Soeben von zwei Reisetagen zurückgekommen, die vom Regen und vom kalten Winde verweht waren; aber zum Lesen und Studieren geht’s gut. Gestern in Oxford zweieinhalb Stunden bei Richard J. Bosworth, dem australischen Mussolini-Biographen (aber sein letztes Buch handelt von Rom, und sein nächstes von Venedig). Mittagessen im Jesus College, dann Gespräch über die Vergleichbarkeit der Faschismen, und der Historiker-Kulturen; dazu habe ich am Schluss auch etwas auf Italienisch aufgenommen („il mio è un italiano cangurizzato“, scherzt Bosworth). Was er gesagt hat, werde ich transkribieren und dann hier widergeben bzw. „speichern“, wie ich das mit allen englischsprachigen Faschismus-Fchleuten hier mache.

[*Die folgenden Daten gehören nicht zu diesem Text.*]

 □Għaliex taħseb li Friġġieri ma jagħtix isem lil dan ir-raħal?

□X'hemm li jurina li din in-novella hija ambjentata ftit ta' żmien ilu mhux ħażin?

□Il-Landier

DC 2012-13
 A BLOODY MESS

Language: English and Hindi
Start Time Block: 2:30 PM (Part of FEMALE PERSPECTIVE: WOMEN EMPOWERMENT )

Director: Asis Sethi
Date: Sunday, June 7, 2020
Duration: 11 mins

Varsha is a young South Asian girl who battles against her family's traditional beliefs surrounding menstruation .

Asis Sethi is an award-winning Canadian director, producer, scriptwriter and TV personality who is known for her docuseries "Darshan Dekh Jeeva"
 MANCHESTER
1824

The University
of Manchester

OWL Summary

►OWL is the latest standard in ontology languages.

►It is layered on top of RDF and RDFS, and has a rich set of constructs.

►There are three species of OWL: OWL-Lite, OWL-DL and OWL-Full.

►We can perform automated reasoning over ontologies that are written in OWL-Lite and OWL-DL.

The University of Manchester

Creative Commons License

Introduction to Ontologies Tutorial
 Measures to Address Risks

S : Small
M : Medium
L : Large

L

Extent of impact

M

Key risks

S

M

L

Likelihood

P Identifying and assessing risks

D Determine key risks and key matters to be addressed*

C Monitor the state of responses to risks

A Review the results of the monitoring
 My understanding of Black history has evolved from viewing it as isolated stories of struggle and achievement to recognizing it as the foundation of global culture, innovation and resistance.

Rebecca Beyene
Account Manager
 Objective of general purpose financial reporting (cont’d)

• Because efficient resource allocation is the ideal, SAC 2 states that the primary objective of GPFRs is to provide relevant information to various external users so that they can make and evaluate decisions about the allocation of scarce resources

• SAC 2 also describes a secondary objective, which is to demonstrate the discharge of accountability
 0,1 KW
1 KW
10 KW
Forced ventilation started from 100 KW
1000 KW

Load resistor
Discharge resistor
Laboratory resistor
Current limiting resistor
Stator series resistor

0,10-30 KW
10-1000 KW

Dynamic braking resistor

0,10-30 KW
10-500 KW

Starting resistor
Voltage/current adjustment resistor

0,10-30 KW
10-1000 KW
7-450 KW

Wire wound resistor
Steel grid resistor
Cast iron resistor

Wieder in unserem „Schwester“-College St.Anthony’s übernachtet. Heute von Oxford aus per Interrail weitergefahren zum Hay-Festival an der Grenze zu Wales, ein Mekka der Buchautoren, und ihrer LeserInnen. Sie kommen zu Tausenden, bei jedem Wetter, um andere Bücherwürmer, aber vor allem ihre LieblingsautorInnen hier sehen, hören und kontaktieren zu können; sie zahlen gar einige Pfund für jede Lesung; sie  übernachten zum Teil in Zelten auf schlammigen Wiesen. Die paar Bed & Breakfasts im hübschen Dorf Hay-on-Wye selbst, noch die paar Hotels von Hereford (fast eine Fahrstunde entfernt) können sie unmöglich alle aufnehmen; sie sind alle schon ein Jahr vorher ausgebucht. Diese Verantaltung ist Kult unter den englischsprachigen BüchernärrInnen. „Woodstock of the mind“ hat sie Bill Clinton getauft. So mancher Autor stellt sein letzte Buch lieber hier vor als bei einer Cocktailparty in London.

Gut, dass ich meine Karte für die Buchvorstellung von Ian Kershaw schon vorher im Internet erstanden habe. „Ausverkauft“ steht nämlich schon eine halbe Stunde vorher am Eingang zu dem Zelt, in dem Ian Kershaw, der britische Historiker, dessen Bücher sich weltweit am besten verkaufen, so wird er vorgestellt. Seine dicke Hitler-Biographie gilt als die beste und wird auch im deutschen Sprachraum hoch geschätzt und viel gelesen.

Heute hören mindestens 1300 (!) Ticketinhaber zu, wie er sein Buch „The End“ präsentiert.  Darin geht Kershaw der Frage nach bzw. schlüsselt die verschiedensten Faktoren auf, warum so viele Deutsche auch noch ganz am Schluss, als der 2.Weltkrieg längst verloren war. Dafür gebe es nicht eine, sondern viele Erklärungen, so Kershaw. Mitentscheidend sei sicher gewesen, dass die damaligen führenden Kreise in Deutschland weder den Willen noch die Möglichkeit hatten, Hitler loszuwerden. In Italien hingegen sei es Mussolini eben nicht gelungen, ALLE Macht auf sich zu vereinen…

Ich habe Ian Kershaw das letzte Mal vor zwei bzw. drei Jahren im Deutschen Historischen Museum in Berlin gehört, bei der vorbereitenden wissenschaftlichen Tagung sowie bei der Abschlussveranstaltung zur meistbesuchten Sonderausstellung, die das DHM jemals gemacht hat: „Hitler und die Deutschen, Volksgemeinschaft und Verbrechen.“ Mit der Kuratorin Simone Erpel habe ich ein langes Gespräch geführt und aufgenommen.

Vorbildlich, wie das offizielle Deutschland am DHM in Berlin die deutsche Geschichte  in die europäische einbettet.